Join us in Celebrating another Cunningham Prize!

The American Historical Association has awarded its 2025 Raymond J. Cunningham Prize to an article that appeared in the Spring 2025 (92.2) issue of Pennsylvania History: A Journal of Mid-Atlantic Studies. The article is “This Popular & Malcontent Temper”: Pennsylvania Currency and Transatlantic Commerce, 1720–1723,” by Claire DeVinney. She wrote the article while a senior at Millersville University and is now a student at the University of Rochester, New York.

Claire DeVinney

The Pennsylvania Historical Association offers its heartiest congratulations to Claire DeVinney in winning this prestigious national award.

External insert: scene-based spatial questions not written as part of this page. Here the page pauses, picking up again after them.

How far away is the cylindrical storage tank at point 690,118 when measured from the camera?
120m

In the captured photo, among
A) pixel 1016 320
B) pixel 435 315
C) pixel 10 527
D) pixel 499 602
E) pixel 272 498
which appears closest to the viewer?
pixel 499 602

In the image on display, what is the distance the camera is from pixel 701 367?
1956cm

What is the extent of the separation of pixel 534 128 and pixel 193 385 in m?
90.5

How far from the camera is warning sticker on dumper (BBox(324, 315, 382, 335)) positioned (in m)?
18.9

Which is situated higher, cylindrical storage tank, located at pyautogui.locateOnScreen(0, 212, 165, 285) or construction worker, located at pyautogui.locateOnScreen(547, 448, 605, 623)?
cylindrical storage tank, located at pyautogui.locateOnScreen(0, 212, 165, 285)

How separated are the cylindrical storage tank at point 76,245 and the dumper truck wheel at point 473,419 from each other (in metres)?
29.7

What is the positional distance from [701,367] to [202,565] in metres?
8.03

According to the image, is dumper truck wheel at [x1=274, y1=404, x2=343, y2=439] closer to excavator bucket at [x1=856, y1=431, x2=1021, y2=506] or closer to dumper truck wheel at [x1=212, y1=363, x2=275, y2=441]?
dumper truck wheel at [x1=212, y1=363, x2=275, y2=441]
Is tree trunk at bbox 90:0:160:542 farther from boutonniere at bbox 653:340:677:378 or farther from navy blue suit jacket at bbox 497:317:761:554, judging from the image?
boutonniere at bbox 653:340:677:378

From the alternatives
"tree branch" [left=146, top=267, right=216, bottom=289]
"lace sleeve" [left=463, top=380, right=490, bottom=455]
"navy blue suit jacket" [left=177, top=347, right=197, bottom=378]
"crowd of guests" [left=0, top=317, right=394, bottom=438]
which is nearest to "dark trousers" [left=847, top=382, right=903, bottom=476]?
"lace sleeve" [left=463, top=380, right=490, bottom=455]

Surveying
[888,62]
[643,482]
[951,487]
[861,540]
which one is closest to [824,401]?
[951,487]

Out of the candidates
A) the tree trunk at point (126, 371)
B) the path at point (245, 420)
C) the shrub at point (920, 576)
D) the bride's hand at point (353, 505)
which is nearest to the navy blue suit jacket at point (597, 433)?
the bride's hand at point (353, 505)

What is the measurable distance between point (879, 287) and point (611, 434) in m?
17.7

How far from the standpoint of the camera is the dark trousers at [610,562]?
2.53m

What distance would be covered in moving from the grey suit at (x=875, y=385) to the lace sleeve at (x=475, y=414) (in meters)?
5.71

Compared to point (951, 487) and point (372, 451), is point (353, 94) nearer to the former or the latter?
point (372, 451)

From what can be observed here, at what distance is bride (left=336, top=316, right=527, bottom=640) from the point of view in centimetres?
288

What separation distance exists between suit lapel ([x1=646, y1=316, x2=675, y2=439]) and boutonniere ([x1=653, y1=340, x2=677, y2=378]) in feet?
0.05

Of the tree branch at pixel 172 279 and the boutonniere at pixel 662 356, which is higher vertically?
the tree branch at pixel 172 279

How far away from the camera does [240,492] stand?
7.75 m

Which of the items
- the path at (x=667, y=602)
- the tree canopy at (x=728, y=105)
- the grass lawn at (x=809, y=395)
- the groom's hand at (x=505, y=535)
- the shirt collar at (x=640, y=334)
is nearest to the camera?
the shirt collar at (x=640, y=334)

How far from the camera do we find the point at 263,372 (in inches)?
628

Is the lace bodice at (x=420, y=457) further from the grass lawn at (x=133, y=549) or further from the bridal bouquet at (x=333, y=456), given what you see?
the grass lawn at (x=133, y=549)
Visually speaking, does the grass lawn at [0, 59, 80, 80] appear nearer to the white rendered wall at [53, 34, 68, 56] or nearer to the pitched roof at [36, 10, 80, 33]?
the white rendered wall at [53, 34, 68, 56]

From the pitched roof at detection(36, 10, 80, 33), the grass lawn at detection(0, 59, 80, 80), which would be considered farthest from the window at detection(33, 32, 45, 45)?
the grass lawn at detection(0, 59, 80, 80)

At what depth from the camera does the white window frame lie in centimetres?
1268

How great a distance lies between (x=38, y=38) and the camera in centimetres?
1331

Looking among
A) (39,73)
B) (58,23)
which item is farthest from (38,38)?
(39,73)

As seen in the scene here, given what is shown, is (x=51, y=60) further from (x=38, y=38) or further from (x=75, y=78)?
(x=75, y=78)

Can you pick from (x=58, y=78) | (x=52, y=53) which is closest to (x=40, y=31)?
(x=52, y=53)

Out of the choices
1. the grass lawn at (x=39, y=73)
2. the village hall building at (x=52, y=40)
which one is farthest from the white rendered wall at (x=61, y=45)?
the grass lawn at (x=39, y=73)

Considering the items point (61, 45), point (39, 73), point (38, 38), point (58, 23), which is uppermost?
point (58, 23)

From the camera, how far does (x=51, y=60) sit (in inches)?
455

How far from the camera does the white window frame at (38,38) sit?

The article had previously won the Pennsylvania Historical Association’s 2024 William A. Pencak Prize for best paper written by an undergraduate student. Her professor was Dr. Tanya Kevorkian. The article analyzed Pennsylvania’s political controversies over currency and trade from 1720 through 1723.

AHA established the prize in memory of Raymond J. Cunningham, who was an associate professor of history at Fordham University. It is awarded to the best paper by an undergraduate appearing in a history journal.

This is third Cunningham Award won by the Pennsylvania Historical Association in six years. The previous two were:

  • Jubilee Marshall, “Race, Death, and Public Health in Early Philadelphia, 1750–1793,” 87.2 (Spring 2020).
  • Jacqueline Wu, “The Chinese Labor Experiment: Contract Workers in the Northeastern United States, 1870–1880,” 90.2 (Spring 2023).